A week after the central bank signalled a possible slowdown in cuts to borrowing costs, after reducing its benchmark interest rate for the sixth time by a quarter point to 2.5 per cent, Lagarde told a conference in Frankfurt that the environment had become so difficult that it would be “impossible” to guarantee that “headline inflation will always be at 2 per cent”.
The comments will fuel doubts over the pace and frequency of potential future rate cuts, after Lagarde withdrew her previous guidance that “the direction of travel” — further gradual cuts — was “clear”.
That change in tone from the ECB president reduced expectations of another rate cut in April, with several banks now expecting that rates will be cut less by the end of the year than previously forecast.
The ECB’s 2 per cent inflation target — introduced in 2021 — covers the medium term and allows for short-term deviations in real time trends.
Lagarde stressed that the goal was to ensure that “inflation is always converging back towards 2 per cent over the medium term”. This orientation “enables us to avoid reacting to small or passing shocks that will have faded by the time the effects of a policy change kick in”, she said, adding that the ECB could “adjust the horizon within which we must return inflation to target”.
The ECB president warned that higher public borrowing to fund defence and infrastructure investment, as well as a potential trade war involving the US, “might feed into inflation more directly and increase volatility”.
The euro area might be particularly vulnerable as it was “highly exposed to some of the new types of shock” because of its large dependence on global trade and energy imports, she said.

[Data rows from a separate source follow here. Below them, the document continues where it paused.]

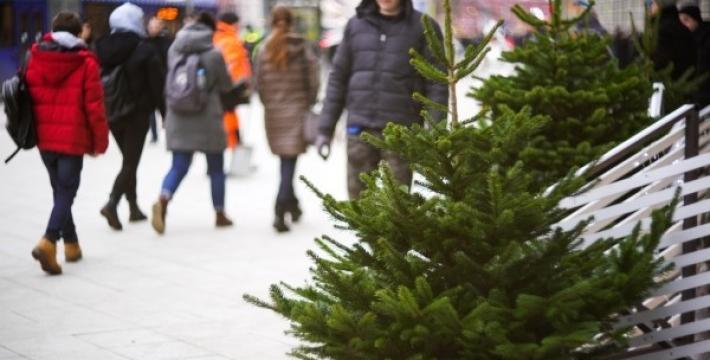Петр Бирюков: Сдать новогодние елки на утилизацию в этом году можно будет в 473 пунктах до 1 марта
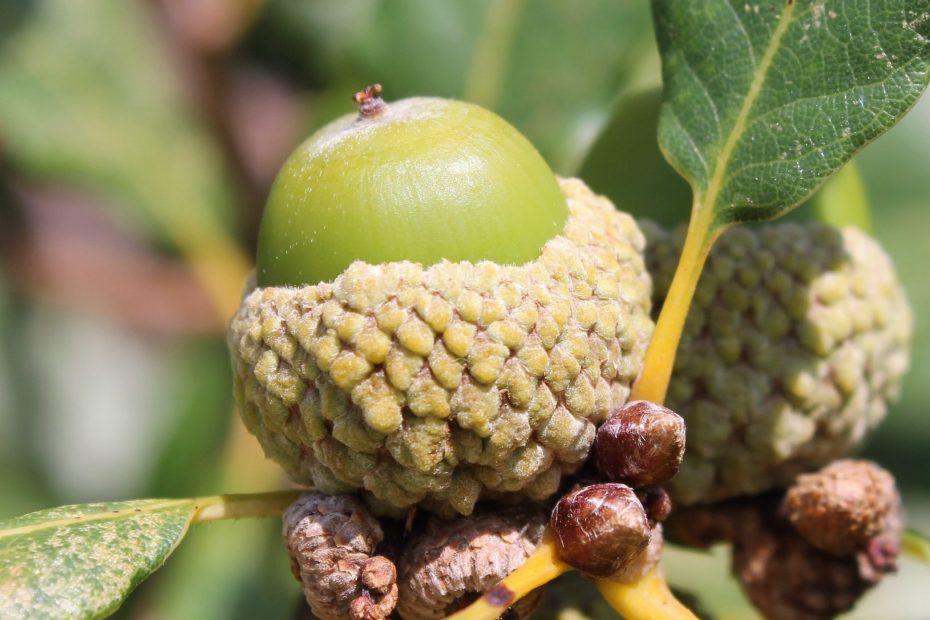 Quercus petraea subsp. iberica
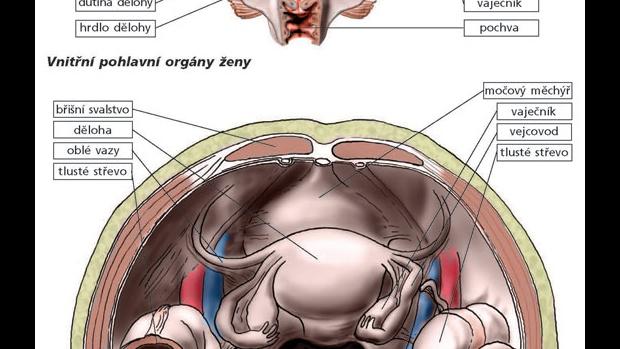 Pohlavní orgány ženy a muže - obrázek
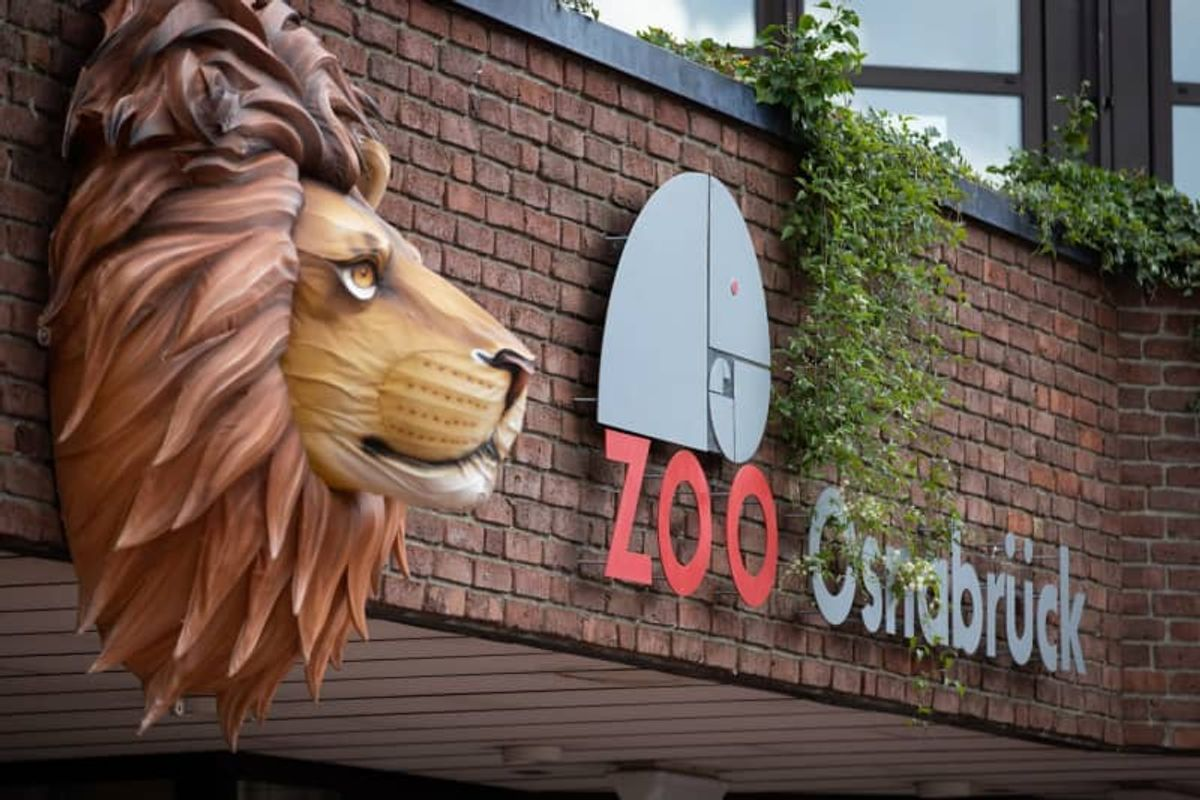 Lion attacks keeper in German zoo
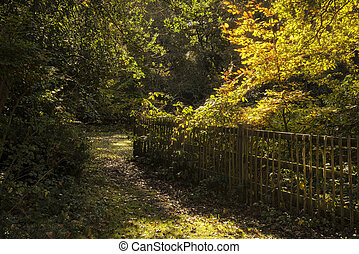 gyönyörű, élénk, arany-, ősz, bukás, erdő, táj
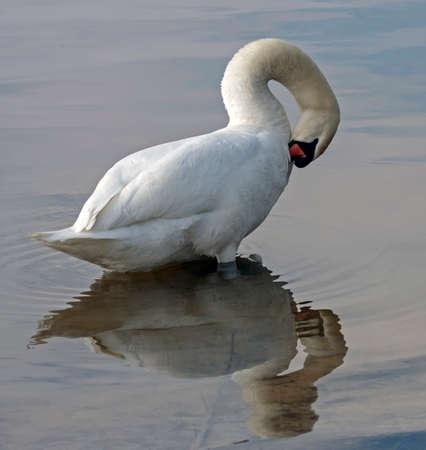 Close-up of Mute Swan (Cygnus olor) Stock Photo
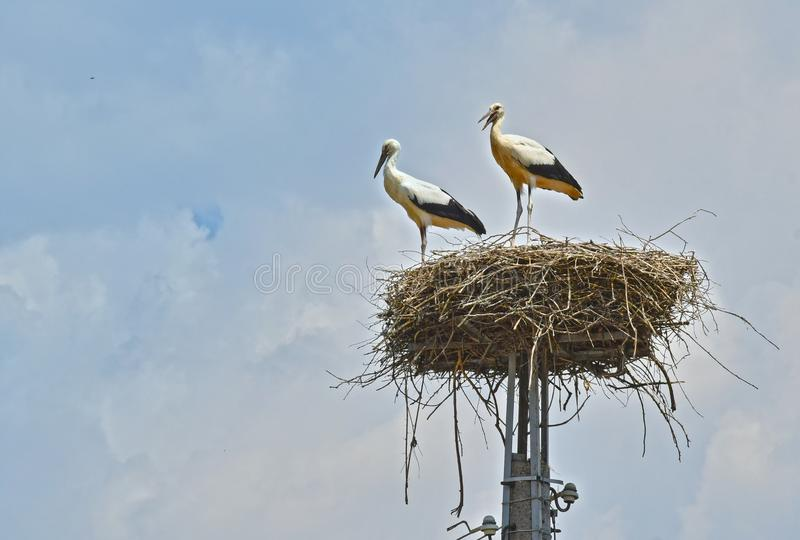 Storks in a Nest stock photo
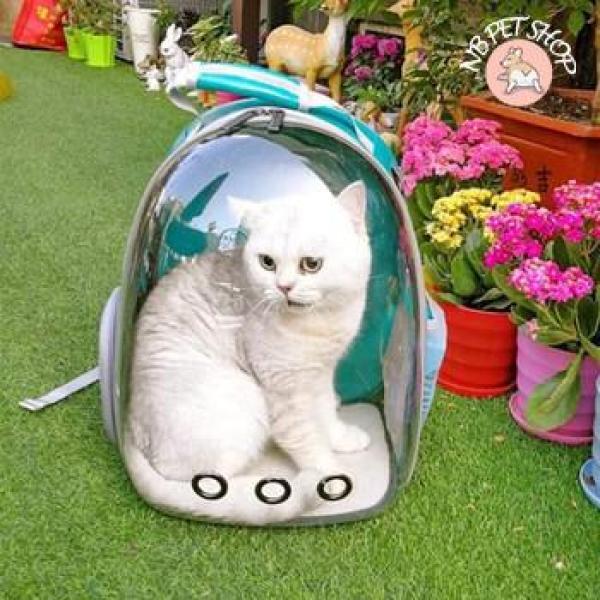 Balo trong suốt vận chuyển chó mèo cao cấp, Balo Phi Hành Gia Trong Suốt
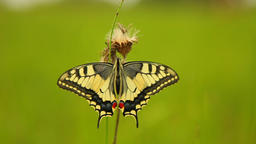 Swallowtail butterfly (Papilio machaon) Footage
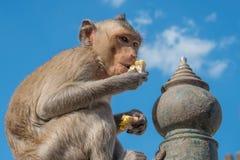 Affe, der Mais und blauen Himmel isst Stockfotos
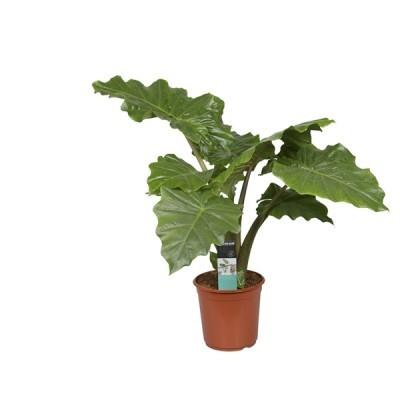 Alocasia Portodora Pot Ø35 cm H150 cm 952054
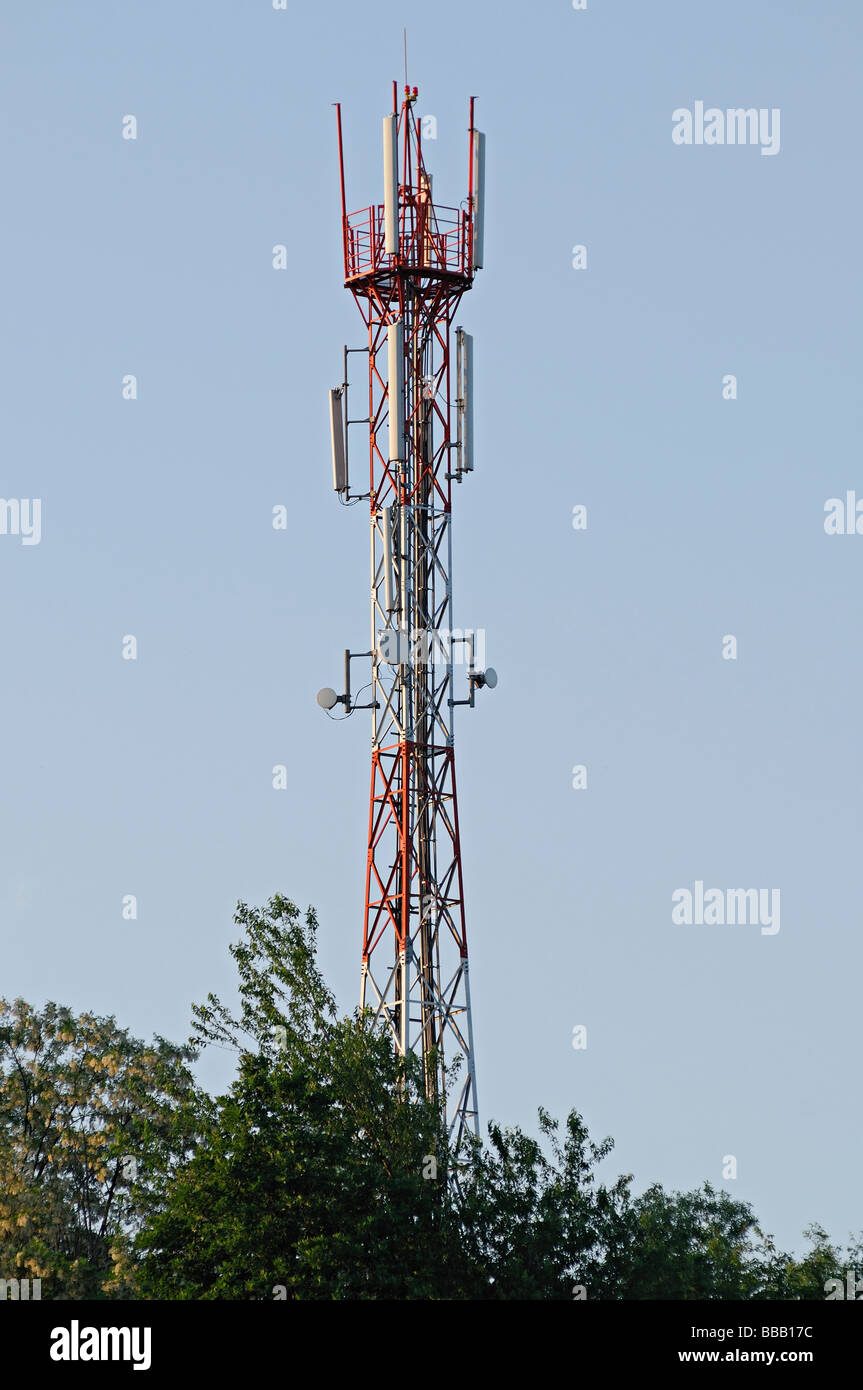 Communication Mast Above Trees - Stock Image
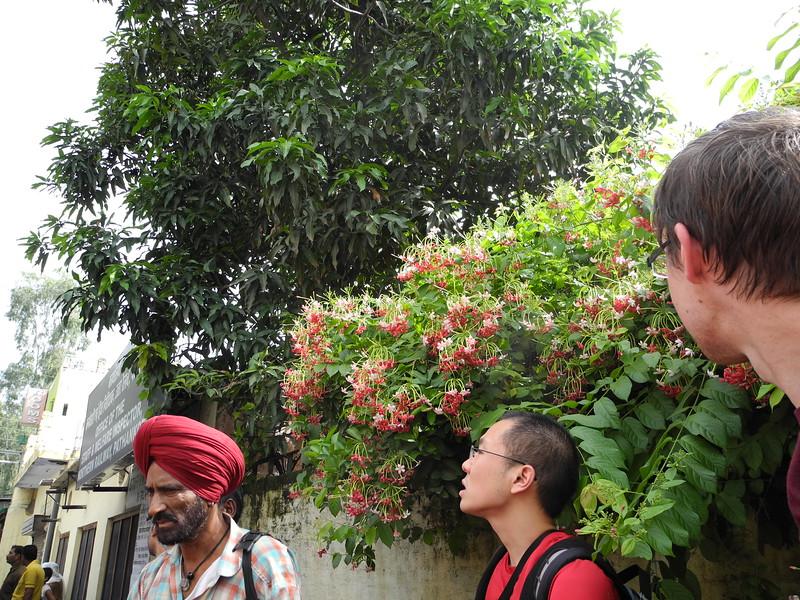 india2011 060.jpg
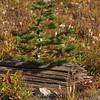 1429  G Tree and Log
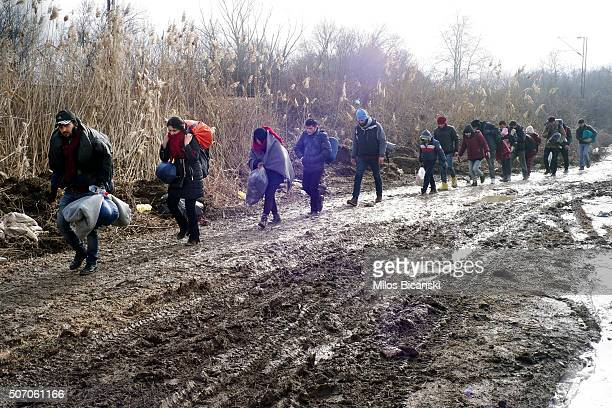 Migrants walk through thick mud as they cross the Macedonia / Serbia border in the southern Serbian village of Miratovac on January 27 2016 in...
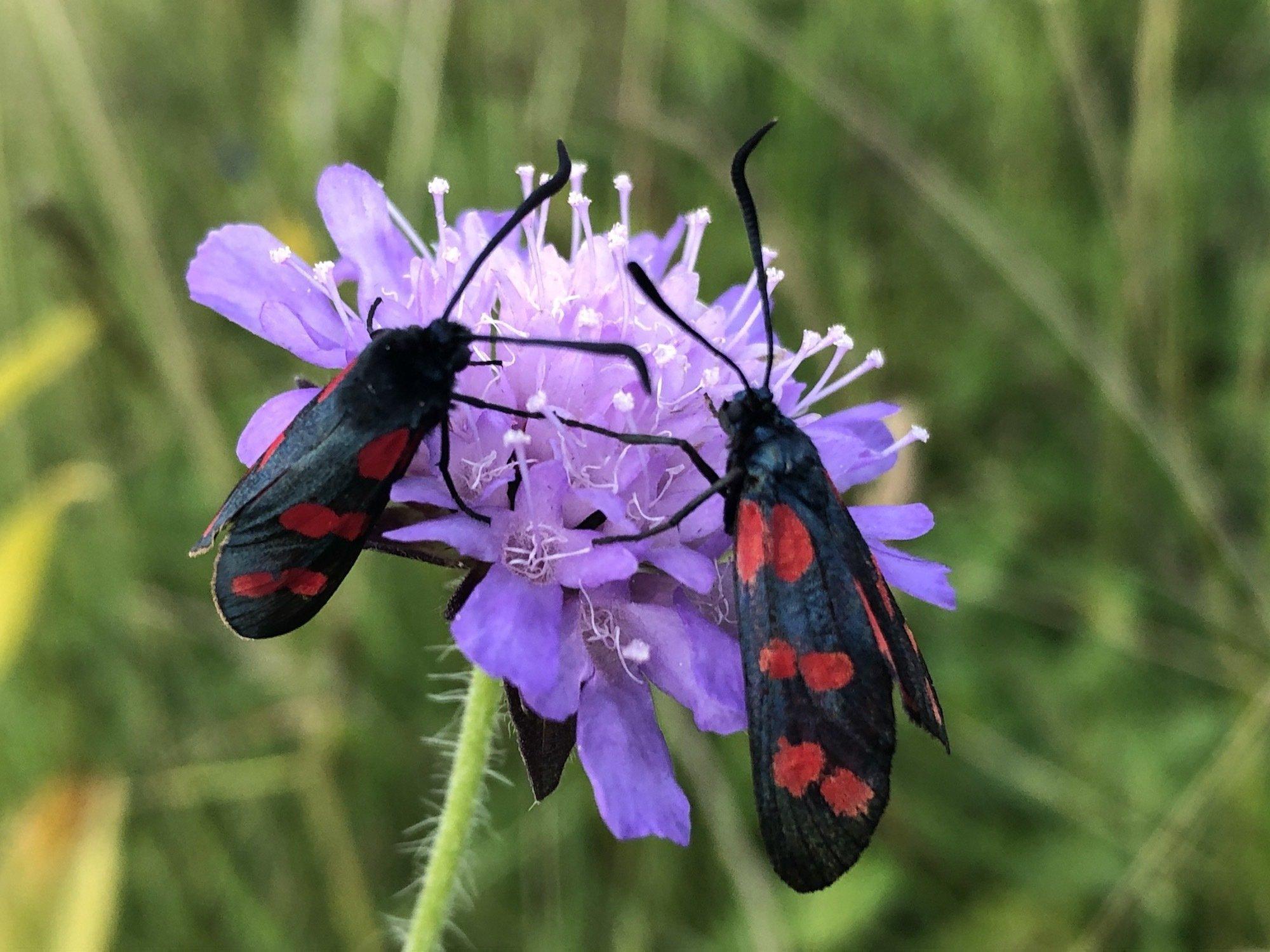 Das Bild zeigt zwei Schmetterlinge aus der Gruppe der Widderchen auf einer Flockenblume.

Escalating tariffs, as well as a debt-funded push to raise defence and infrastructure spending by Germany and other euro countries, could create “new, two-sided shocks” that could either damp or accelerate inflation, according to Lagarde.
“The direction of shocks is much harder to predict,” she said.
As a consequence, the ECB would pay even closer attention to inflation expectations. Lagarde said the central bank could “look through” short-term supply shocks such as higher energy prices as long as households and companies do not take higher price increases in the future for granted.
But inflation expectations may have become more volatile following the recent price surge. “Once consumers took notice of rising inflation, their inflation perceptions responded quickly but reduced more sluggishly when inflation started to fall,” Lagarde said.
On interest rates, she said the ECB “cannot provide certainty” about the path forward. It would instead look to clarify how it would respond to particular shocks and events.